I was excited for this year’s National Novel Writing Month. I had decided to try something new: make an outline of what I was going to write this year. I spent hours poring over it, coming up with character and plot turns and conflicts and all kinds of motivations and intrigues.
I made it all of two chapters in before I decided to start from scratch.
On November 1st, I sat down to a fresh, blank page. I was ready to go. I had a workable concept–a human’s last night before being turned into a vampire–and was excited to explore it. I sat at my computer for a solid hour and had nothing to show for it. The words simply wouldn’t come. The same happened the next two nights. Finally, on Monday, November 4th, I got started. It was a strong opening. It got the reader’s attention. It set up the main character’s conflict. It hinted at bigger things. It led absolutely nowhere.

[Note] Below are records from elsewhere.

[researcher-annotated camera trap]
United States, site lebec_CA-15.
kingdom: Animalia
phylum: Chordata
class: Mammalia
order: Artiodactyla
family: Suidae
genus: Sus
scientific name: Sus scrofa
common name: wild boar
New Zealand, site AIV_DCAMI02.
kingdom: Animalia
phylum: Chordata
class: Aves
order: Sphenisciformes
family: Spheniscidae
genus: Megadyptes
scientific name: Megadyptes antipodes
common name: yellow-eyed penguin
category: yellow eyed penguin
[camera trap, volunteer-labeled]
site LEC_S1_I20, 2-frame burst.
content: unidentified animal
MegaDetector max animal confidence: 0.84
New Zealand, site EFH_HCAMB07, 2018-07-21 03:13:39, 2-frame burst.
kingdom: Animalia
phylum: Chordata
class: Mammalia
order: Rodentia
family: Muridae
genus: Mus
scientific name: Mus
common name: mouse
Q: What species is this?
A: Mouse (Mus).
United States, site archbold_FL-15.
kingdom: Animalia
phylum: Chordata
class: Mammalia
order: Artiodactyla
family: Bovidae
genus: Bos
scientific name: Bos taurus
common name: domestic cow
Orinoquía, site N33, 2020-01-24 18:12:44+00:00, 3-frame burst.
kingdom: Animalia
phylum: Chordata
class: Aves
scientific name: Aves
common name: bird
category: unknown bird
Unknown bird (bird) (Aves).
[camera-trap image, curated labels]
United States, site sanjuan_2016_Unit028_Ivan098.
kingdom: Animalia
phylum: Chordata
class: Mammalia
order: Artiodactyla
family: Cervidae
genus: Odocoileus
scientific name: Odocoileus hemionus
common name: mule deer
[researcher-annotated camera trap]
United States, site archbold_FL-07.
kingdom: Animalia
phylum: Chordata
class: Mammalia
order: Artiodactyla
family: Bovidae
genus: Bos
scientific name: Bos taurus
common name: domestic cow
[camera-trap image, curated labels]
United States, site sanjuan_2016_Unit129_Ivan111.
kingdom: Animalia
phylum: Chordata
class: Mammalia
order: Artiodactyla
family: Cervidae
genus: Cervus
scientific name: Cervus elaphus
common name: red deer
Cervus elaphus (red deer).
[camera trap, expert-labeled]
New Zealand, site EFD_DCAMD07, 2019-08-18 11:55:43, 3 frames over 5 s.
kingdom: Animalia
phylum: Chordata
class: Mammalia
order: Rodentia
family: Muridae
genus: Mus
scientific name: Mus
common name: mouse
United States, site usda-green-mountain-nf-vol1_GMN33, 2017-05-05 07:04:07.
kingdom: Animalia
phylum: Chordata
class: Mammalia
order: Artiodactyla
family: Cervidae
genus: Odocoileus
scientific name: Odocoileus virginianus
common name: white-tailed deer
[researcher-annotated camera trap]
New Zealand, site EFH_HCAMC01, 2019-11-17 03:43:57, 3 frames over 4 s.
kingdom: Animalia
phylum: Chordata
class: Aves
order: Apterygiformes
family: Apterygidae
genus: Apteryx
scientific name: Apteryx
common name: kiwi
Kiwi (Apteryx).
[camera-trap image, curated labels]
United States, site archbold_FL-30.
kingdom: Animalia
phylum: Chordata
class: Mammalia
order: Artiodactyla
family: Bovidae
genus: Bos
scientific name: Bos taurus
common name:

I’m six days into NaNoWriMo and have just over 2,000 words to show for it. I should be well over three times that by now if I’m going to hit 50,000 words by the end of the day on November 30th.
So I’m dead in the water right now. Do I start from scratch and desperately try to play catch up? Do I push through and keep trying to shove a square peg into a round hole? I think I have a good concept, I just don’t think I have 50k words here. I think this might work better as a short story. Should I just write that short story and call it an act of discovery? Am I failed as a writer after all?
Meanwhile, I’m out of my depression meds and am having trouble getting them filled. So that’s not helping.